Ebers-Moll Equations

Calculate the reverse-bias voltage present on the base-emitter junction of an npn BJT when the emitter is open-circuited and a reverse bias is placed on the base-collector junction. Assume \alpha_ F = 0.98, \alpha_R = 0.70, I_{CS} = 1 \times 10^{-13} A, I_{ES} = 7.14 \times 10^{-14} A.

Step-by-Step

Verified Solution

For this bias condition, the collector current is I_{CB0} as given by Equation 6.4.15. Because the emitter current is zero, Equation 6.4.10a establishes that

I_{C B 0}=\left.I_{C}\right|_{I_{E}=0}=I_{C S}\left(1-\alpha_{F} \alpha_{R}\right)                                        (6.4.15)

I_E=-I_F+\alpha _RI_R                                            (6.4.10a)

I_F=\alpha _RI_R\approx -\alpha _RI_{CS}=I_{ES}\left(\exp \frac{qV_{BE}}{kT} -1 \right)

where we have used I_R\approx -I_{CS} .

Using the reciprocity relationship (Equation 6.4.8), we solve for V_{BE}

\alpha _FI_{ES}\equiv \alpha_RI_{CS}\equiv I_S                                            (6.4.8)

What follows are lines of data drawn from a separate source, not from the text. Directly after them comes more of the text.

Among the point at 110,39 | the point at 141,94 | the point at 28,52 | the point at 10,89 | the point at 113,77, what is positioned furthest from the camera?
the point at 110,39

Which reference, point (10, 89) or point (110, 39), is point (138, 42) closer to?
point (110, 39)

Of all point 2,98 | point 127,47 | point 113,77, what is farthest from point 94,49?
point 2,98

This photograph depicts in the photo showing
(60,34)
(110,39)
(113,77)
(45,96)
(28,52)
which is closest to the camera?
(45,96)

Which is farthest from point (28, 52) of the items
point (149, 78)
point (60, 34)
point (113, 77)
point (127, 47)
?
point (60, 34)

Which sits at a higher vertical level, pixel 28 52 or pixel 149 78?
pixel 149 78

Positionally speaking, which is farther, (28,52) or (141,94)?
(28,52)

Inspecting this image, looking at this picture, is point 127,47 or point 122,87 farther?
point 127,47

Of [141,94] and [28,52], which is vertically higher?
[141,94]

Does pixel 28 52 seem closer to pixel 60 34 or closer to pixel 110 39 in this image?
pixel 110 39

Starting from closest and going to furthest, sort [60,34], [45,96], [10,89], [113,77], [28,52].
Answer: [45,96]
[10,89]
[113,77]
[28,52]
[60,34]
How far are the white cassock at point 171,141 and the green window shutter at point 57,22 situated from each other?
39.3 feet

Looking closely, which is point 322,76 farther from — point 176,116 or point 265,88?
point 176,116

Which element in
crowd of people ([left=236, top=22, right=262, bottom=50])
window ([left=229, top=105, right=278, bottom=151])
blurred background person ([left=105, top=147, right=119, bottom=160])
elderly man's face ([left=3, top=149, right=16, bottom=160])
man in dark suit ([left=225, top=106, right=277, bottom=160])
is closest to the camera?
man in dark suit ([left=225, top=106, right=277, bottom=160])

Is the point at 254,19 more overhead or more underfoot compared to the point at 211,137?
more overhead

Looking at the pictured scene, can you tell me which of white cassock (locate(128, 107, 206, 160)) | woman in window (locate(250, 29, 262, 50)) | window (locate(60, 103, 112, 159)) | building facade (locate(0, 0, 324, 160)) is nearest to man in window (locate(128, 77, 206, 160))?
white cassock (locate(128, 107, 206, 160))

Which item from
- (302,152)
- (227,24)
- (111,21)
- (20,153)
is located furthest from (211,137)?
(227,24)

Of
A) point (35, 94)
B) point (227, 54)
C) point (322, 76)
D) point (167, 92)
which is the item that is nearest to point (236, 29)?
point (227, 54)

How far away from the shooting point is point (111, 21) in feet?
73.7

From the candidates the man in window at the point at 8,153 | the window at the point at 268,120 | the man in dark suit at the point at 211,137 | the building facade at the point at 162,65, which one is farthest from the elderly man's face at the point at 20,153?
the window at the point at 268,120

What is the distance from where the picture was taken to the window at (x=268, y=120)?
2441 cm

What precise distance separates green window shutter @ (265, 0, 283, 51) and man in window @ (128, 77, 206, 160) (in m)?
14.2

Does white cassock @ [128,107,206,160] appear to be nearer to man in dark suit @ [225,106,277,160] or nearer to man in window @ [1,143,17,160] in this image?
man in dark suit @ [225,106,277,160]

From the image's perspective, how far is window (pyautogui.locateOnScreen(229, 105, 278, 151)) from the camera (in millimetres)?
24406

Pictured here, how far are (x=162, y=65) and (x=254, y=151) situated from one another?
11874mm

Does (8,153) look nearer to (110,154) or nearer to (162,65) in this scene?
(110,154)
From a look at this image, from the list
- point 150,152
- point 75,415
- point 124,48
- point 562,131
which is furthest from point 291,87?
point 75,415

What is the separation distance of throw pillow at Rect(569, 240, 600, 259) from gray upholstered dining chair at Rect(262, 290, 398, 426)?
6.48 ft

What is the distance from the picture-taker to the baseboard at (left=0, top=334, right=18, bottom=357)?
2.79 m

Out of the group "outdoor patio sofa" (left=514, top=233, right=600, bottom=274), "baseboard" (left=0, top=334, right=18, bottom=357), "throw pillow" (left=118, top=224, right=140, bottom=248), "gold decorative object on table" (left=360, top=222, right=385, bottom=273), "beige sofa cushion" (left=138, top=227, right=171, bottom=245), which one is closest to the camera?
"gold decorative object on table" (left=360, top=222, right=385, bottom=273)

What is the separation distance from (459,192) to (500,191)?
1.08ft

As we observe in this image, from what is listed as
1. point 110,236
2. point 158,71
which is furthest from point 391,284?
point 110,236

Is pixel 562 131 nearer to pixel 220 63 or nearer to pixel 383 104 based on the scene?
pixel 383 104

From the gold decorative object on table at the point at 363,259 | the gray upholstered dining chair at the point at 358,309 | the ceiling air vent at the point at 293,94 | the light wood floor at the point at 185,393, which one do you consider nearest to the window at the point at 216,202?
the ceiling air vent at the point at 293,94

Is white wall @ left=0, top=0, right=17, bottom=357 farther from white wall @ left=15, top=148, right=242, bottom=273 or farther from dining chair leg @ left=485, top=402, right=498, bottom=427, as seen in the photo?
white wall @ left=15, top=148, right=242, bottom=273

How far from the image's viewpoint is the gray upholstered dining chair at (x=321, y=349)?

V_{BE}=\frac{kT}{q} \ln(1-\alpha_F)=-0.10 \ V

at T = 300 K.

The reverse bias on the base-emitter junction depends only on \alpha_F for this case of an open-circuited emitter. This dependence occurs because the bias is established by balancing the linking current with the current returned through the back-biased, base-emitter junction diode so that the emitter current is zero.